The registry is best understood as one layer in the stack, not the master key. If VBS remains running after this change, do not assume the edit failed. Assume something else is still asking Windows to launch the hypervisor or enforce a virtualization-backed security service.

BCDEdit Cuts Deeper Because It Changes the Boot Assumption​

The command most often used by gamers and virtualization tinkerers is bcdedit /set hypervisorlaunchtype off. Run it from an elevated Command Prompt or Windows Terminal session, then reboot. To reverse it later, run bcdedit /set hypervisorlaunchtype auto and reboot again.
This works because VBS depends on the Windows hypervisor.
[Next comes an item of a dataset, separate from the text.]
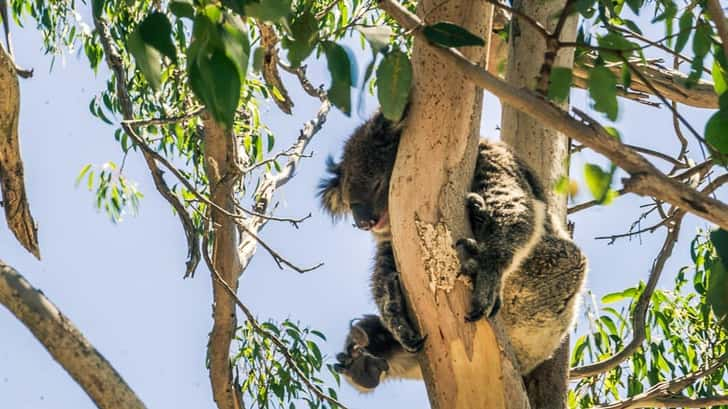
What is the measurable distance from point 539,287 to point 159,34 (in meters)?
2.51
If the hypervisor does not launch, VBS cannot run in its usual form. That makes the command powerful, but it also makes it blunt.
The side effect is that other hypervisor-dependent features may stop working. Windows Subsystem for Linux 2, Windows Sandbox, Hyper-V virtual machines, parts of Android or container workflows, some emulator configurations, and security features that expect virtualization support can all be affected. If your PC doubles as a dev box, lab machine, malware-analysis VM host, or Android emulator system, this command may solve one problem by creating three others.
There is a clean logic to trying this after the Windows Security and policy approaches. The toggle says, “Do not use this protection.” The policy says, “Do not configure this protection.” BCDEdit says, “Do not start the machinery that makes this class of protection possible.” That is why it often succeeds where prettier settings do not.
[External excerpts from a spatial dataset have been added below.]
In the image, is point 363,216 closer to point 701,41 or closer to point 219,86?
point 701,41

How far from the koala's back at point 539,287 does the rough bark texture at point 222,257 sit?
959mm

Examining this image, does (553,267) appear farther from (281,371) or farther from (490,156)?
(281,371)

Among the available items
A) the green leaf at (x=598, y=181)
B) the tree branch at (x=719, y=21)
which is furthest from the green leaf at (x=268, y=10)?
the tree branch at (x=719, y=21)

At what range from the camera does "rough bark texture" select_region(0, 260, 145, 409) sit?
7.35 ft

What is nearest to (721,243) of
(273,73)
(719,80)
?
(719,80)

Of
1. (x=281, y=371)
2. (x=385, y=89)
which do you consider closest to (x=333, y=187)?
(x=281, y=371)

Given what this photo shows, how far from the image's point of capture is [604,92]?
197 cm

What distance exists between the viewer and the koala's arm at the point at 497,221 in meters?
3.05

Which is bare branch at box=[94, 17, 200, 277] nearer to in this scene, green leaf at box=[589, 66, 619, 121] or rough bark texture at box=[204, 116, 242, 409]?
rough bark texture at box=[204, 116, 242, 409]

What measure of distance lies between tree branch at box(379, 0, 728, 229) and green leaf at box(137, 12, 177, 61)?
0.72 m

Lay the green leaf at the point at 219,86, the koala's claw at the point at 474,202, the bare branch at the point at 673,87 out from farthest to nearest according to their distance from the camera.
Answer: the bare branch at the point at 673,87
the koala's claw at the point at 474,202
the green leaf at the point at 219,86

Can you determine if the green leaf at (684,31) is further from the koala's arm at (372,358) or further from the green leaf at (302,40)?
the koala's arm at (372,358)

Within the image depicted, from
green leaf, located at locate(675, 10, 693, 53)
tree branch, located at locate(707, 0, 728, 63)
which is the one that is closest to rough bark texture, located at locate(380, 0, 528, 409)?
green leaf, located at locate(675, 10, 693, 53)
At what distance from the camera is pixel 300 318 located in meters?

Windows Features Can Keep the Hypervisor in the Room​

Even if Memory Integrity is off, Windows components can continue to rely on the virtualization platform. Open Start, search for Turn Windows features on or off, and inspect the list. Features such as Virtual Machine Platform, Windows Hypervisor Platform, Hyper-V, Windows Sandbox, and Microsoft Defender Application Guard are the usual suspects, depending on edition and configuration.
Unchecking those features and rebooting can help remove the remaining reasons Windows has to initialize virtualization services. This is especially relevant for people who previously installed WSL2, Docker Desktop, Android emulators, Hyper-V labs, or sandboxing tools and later forgot those dependencies existed.
The catch is obvious: disabling these features disables the workflows that require them. WSL2 may fall back poorly or stop working. Hyper-V VMs will not start. Sandbox will disappear. Docker configurations that rely on the Windows virtualization stack may need reconfiguration.
This is where users should stop and decide what the machine is for. A dedicated gaming desktop can afford to be ruthless. A workstation that runs containers by day and games by night may need separate boot entries, different profiles, or simply an acceptance that a few percentage points of performance are the cost of keeping the machine versatile.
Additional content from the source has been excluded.